Back in January 2012, PV demand was forecast to grow by over 50% compared to 2011 levels. However, this forecast has been revised downward during the past few months, as continued delays in program implementation have effectively put the program on pause for more than a year.
While initial FIT 2.0 review results were announced in March 2012, the final program results were not released until August. But despite the final “FIT 2.0” documents being released, no new projects have received contracts. As part of the program review, the OPA moved from an open application process to an “application window” scheme, but the opening of that window has been delayed.
Therefore, PV demand growth in 2012 has been comprised of project applications that were submitted in the first three quarters of 2011, a further indication of how long lead times and slow approvals have had considerable impact on end market growth.
The only progress within the review has been seen in the “microFIT” program (for systems ≤10 kW) and this was only achieved after Ontario’s Minister of Energy directed the OPA to provide clarity on the program. However, the impact on market demand is likely to be minimal, with only 50 MW of microFIT capacity available for contracts; as of October 1st less than 20 MW of projects have been approved.
In terms of non-microFIT systems, the OPA indicated that an application window for small FIT projects (10-500 kW systems) would open on October 1st, but the start date was delayed at the end of September. The OPA has not given any indication when it will open the small FIT application window. Furthermore, the application window for larger-scale systems remains unidentified.
These factors have contributed to a lower growth forecast for Ontario in 2012, with expected megawatt volumes only slightly above those achieved in 2011. Future growth prospects may improve if the policy situation can be clarified, but significant risks exist both internally and externally to the province.

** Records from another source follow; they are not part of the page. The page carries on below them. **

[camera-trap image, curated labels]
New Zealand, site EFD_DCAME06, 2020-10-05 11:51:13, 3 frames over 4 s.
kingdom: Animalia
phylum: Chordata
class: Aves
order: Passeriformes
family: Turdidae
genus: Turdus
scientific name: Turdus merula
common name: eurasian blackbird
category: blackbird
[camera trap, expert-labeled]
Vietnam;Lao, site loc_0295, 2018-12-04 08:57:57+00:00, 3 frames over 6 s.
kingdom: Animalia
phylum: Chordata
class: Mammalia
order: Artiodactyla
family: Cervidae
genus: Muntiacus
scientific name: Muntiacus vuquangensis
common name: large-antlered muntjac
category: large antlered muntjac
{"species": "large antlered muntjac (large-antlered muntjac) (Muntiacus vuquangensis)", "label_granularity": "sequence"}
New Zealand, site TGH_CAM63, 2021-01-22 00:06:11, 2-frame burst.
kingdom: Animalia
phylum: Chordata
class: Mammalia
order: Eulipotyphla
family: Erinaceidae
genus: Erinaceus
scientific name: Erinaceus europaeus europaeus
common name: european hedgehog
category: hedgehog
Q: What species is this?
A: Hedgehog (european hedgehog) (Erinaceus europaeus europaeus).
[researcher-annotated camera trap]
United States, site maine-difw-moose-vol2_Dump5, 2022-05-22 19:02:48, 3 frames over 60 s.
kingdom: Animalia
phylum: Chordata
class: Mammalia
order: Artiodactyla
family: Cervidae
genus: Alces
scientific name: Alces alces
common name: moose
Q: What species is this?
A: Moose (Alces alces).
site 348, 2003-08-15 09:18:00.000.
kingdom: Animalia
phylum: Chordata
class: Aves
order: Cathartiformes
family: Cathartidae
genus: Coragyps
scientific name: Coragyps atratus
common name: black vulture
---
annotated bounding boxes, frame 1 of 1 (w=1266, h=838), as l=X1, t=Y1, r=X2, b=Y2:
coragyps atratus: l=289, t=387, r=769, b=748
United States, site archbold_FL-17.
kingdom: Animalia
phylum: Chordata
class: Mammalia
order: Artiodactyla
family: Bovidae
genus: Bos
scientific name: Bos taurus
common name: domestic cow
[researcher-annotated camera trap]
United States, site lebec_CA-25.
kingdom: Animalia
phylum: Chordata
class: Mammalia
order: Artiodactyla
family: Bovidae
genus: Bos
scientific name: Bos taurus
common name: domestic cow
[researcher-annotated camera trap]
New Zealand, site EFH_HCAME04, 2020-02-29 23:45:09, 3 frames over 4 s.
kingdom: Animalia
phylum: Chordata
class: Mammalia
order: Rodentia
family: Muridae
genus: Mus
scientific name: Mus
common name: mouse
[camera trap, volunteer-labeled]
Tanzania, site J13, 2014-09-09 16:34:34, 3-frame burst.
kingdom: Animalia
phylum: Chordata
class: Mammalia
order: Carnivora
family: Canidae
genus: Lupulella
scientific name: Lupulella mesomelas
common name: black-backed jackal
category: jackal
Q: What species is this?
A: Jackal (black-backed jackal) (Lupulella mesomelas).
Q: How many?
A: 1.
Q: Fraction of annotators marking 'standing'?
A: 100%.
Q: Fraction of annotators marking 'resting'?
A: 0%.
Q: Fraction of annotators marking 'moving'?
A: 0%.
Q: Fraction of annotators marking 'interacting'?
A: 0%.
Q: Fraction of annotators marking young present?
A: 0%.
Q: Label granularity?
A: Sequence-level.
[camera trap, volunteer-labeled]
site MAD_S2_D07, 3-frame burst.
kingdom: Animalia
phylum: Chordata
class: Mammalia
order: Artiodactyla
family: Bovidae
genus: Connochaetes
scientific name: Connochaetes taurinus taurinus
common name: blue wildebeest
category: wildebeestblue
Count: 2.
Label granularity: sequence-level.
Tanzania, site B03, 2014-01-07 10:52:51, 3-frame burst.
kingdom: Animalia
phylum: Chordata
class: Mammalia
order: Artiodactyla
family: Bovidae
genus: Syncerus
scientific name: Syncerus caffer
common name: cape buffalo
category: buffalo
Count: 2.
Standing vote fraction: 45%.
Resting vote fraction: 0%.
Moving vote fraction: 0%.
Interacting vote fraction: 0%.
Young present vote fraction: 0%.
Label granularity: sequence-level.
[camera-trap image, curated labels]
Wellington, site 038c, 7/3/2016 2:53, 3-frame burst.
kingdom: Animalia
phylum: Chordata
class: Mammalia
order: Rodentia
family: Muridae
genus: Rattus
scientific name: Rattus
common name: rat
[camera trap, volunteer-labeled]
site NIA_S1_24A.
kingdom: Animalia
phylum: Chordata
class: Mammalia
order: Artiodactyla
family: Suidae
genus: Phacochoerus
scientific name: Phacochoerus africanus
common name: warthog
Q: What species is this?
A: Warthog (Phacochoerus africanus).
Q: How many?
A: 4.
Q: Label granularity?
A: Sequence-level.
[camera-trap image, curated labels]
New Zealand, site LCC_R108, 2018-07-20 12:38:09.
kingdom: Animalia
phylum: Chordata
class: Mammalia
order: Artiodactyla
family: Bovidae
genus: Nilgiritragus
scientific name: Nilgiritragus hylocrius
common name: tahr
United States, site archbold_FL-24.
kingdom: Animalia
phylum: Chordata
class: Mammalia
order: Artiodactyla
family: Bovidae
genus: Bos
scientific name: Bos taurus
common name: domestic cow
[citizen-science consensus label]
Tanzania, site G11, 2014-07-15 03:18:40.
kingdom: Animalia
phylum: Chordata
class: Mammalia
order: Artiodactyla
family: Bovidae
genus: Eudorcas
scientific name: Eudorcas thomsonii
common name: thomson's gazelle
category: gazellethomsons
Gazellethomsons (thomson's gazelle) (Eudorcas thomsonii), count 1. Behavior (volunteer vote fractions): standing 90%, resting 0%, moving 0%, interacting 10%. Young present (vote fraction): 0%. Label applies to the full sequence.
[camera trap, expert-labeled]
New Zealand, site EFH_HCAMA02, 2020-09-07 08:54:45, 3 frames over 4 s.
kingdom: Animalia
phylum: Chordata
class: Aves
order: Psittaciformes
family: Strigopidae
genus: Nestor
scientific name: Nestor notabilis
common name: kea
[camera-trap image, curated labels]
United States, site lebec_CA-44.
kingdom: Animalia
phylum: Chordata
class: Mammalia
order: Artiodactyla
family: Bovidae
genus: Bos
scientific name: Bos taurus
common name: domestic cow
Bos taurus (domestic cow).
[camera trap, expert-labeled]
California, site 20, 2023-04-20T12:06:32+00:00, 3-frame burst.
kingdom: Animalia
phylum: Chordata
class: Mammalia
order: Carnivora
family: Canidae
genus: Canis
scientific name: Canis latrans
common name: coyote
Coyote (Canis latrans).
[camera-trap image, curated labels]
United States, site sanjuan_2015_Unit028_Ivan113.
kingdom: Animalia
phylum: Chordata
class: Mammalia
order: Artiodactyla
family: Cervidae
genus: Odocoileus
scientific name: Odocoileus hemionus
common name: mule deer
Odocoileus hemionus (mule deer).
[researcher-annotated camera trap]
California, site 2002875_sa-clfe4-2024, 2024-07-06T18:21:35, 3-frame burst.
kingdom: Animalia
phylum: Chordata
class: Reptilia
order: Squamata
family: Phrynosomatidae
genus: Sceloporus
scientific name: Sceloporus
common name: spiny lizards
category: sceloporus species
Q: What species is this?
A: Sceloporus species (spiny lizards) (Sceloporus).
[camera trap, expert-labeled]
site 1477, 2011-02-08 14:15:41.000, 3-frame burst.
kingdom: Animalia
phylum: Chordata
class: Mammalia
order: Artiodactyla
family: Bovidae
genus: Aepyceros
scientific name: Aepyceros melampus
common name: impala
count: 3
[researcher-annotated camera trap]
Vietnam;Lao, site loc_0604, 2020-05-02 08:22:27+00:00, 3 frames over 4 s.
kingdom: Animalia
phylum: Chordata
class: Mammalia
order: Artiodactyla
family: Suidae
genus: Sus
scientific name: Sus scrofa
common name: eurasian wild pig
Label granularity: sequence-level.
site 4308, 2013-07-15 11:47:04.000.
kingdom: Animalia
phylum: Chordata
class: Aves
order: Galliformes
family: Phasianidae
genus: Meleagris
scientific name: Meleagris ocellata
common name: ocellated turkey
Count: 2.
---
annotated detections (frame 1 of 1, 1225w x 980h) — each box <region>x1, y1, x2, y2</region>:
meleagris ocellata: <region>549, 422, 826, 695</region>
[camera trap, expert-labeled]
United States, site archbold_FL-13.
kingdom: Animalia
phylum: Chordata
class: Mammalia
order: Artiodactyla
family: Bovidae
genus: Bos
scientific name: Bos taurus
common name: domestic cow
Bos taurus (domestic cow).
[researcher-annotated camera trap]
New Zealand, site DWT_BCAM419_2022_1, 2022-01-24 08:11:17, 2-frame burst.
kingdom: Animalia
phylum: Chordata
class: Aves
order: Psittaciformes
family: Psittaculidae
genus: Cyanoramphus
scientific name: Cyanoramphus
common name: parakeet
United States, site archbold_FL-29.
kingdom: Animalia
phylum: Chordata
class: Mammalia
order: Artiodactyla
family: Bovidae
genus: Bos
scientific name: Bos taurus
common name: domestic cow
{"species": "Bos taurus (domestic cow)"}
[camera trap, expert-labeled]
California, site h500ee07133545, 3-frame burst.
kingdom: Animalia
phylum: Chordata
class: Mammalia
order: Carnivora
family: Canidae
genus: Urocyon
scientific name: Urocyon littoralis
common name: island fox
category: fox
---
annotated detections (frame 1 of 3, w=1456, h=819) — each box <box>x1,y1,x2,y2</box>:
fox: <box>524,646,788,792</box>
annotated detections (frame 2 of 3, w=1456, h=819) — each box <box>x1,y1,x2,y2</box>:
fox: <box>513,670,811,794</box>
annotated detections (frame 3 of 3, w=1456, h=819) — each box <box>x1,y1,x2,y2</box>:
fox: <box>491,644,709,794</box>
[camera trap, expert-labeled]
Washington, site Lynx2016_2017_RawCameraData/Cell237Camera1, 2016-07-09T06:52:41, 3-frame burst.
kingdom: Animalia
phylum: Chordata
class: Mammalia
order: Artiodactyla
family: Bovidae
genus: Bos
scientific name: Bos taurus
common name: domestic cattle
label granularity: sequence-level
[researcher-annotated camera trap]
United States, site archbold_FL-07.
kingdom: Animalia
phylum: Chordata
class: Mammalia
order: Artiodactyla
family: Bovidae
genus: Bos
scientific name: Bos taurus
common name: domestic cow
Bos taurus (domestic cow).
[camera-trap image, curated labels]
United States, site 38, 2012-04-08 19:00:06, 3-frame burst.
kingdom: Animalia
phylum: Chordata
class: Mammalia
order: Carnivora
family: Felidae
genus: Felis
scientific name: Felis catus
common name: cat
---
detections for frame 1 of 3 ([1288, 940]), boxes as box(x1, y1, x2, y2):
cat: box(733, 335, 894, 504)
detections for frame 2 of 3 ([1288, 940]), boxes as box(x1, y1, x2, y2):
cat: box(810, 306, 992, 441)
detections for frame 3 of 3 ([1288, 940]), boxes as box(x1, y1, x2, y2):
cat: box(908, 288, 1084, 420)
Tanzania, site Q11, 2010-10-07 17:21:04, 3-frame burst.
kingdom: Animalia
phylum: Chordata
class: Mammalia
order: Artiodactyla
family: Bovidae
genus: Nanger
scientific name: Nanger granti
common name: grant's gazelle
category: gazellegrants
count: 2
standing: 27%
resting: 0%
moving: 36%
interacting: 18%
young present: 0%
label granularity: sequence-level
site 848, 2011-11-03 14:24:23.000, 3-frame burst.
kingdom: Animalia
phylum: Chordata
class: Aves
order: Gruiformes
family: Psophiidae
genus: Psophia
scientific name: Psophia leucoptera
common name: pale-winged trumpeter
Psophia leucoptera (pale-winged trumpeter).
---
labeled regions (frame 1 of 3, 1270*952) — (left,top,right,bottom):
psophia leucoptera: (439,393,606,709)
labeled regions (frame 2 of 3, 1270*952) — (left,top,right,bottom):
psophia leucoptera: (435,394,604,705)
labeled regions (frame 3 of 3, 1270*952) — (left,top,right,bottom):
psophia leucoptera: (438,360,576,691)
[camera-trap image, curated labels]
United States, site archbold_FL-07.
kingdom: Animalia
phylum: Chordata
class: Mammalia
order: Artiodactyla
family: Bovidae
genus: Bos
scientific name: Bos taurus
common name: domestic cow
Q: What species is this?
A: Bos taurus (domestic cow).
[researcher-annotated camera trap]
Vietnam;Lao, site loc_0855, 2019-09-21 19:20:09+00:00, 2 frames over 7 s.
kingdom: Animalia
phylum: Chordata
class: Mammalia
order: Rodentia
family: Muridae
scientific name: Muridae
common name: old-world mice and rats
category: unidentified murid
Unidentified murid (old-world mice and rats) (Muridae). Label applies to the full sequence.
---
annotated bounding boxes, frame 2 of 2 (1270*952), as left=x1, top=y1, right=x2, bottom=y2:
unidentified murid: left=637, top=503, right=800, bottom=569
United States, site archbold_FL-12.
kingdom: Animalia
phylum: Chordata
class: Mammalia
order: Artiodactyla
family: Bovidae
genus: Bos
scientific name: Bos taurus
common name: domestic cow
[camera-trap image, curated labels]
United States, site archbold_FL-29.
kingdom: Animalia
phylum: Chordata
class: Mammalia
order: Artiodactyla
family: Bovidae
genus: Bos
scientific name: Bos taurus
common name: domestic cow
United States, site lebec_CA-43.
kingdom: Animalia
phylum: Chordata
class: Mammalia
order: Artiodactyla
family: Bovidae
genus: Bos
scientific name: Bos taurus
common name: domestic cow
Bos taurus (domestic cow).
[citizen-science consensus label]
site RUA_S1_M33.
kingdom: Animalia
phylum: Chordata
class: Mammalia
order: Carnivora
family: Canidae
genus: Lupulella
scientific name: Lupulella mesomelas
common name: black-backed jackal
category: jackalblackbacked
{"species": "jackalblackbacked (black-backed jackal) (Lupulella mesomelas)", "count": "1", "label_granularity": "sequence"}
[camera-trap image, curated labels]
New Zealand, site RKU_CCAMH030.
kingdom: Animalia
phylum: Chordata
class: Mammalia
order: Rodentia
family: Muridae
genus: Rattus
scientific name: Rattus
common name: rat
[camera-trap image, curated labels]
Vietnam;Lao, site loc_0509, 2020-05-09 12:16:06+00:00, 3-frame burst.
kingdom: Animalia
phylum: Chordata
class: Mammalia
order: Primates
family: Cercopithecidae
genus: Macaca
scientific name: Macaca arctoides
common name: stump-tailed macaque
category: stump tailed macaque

Internal risks include further policy delays to the initial review process and new, lower, rates. The FIT program is now set to undergo annual reviews with new rates anticipated to be announced in November and implemented in January the following year. This could result in further cuts to the FIT rates that have already been reduced by 10-32% in the most current review.
A bigger threat, however, comes from outside the province/country. Japan, the US, and the EU had filed complaints (dating back to September 2010) with the World Trade Organization (WTO) challenging the legitimacy of Ontario’s local content requirements (LCRs). Reports of a preliminary WTO decision indicate that the WTO panel will indeed find that Ontario’s LCRs are in violation of WTO agreements. A final ruling from the WTO panel is expected in November. If Ontario is forced to remove its local content provisions, it may affect the local job creation component that had been a major political defense used to justify the scheme, thus the future of the entire program may be called into question.
If only the projects that have received contracts before the end of the program were installed, then the Ontario market would still have approximately 1 GW of PV installations outstanding. If installations proceed at the current run-rate, then Ontario could continue to play a significant role in the overall North American PV market in the short-term.